Given records
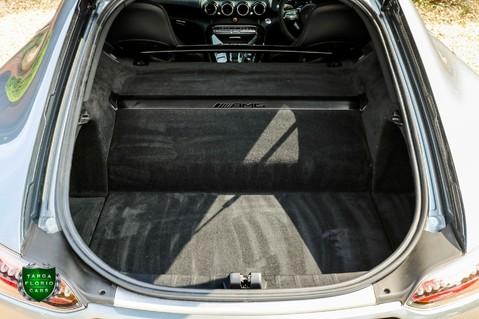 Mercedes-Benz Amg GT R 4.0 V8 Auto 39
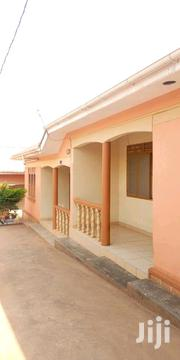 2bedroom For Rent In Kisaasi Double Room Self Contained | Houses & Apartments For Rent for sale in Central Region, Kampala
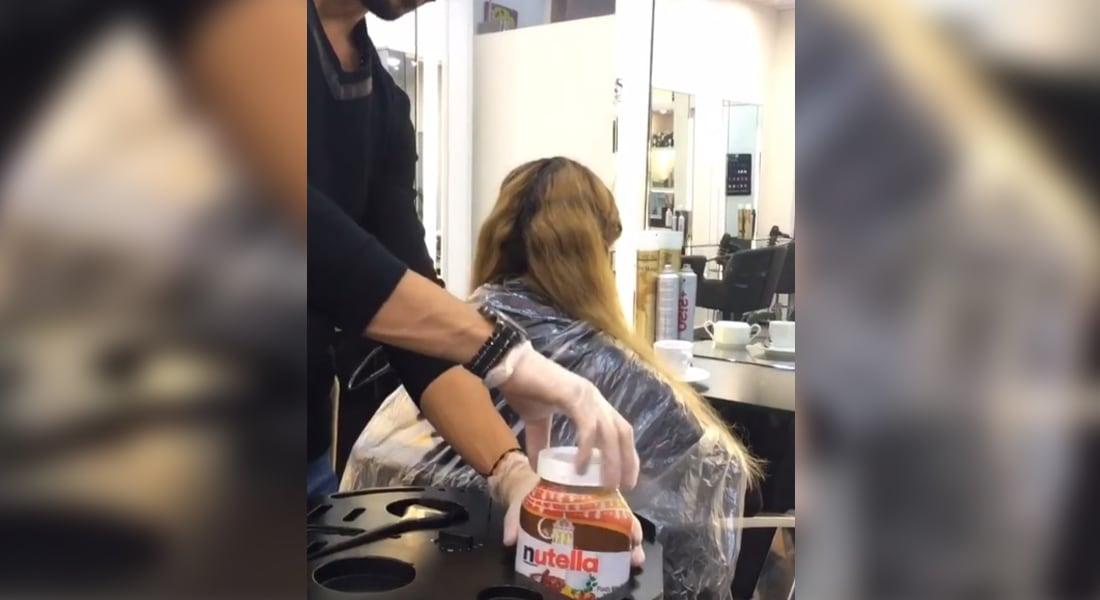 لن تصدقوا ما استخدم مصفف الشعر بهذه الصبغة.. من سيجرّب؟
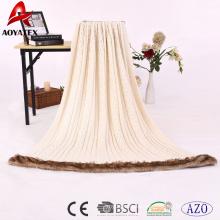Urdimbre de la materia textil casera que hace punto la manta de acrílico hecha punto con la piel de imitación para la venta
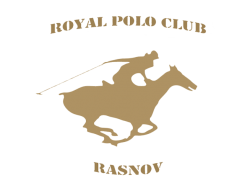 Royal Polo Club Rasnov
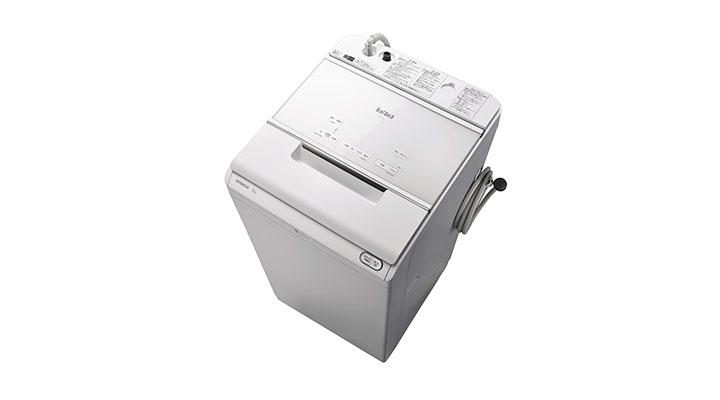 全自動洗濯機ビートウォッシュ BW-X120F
...
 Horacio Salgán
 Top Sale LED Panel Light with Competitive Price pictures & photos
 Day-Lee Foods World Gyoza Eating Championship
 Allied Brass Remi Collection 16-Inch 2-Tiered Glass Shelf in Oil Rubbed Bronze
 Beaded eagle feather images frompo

How to complete this task
Please output, exactly as written, the lines above from the one holding "Urdimbre de la" through the one holding "全自動洗濯機ビートウォッシュ BW-X120F", both included, with the pictures omitted.

Expected output
Urdimbre de la materia textil casera que hace punto la manta de acrílico hecha punto con la piel de imitación para la venta
 Royal Polo Club Rasnov
 全自動洗濯機ビートウォッシュ BW-X120F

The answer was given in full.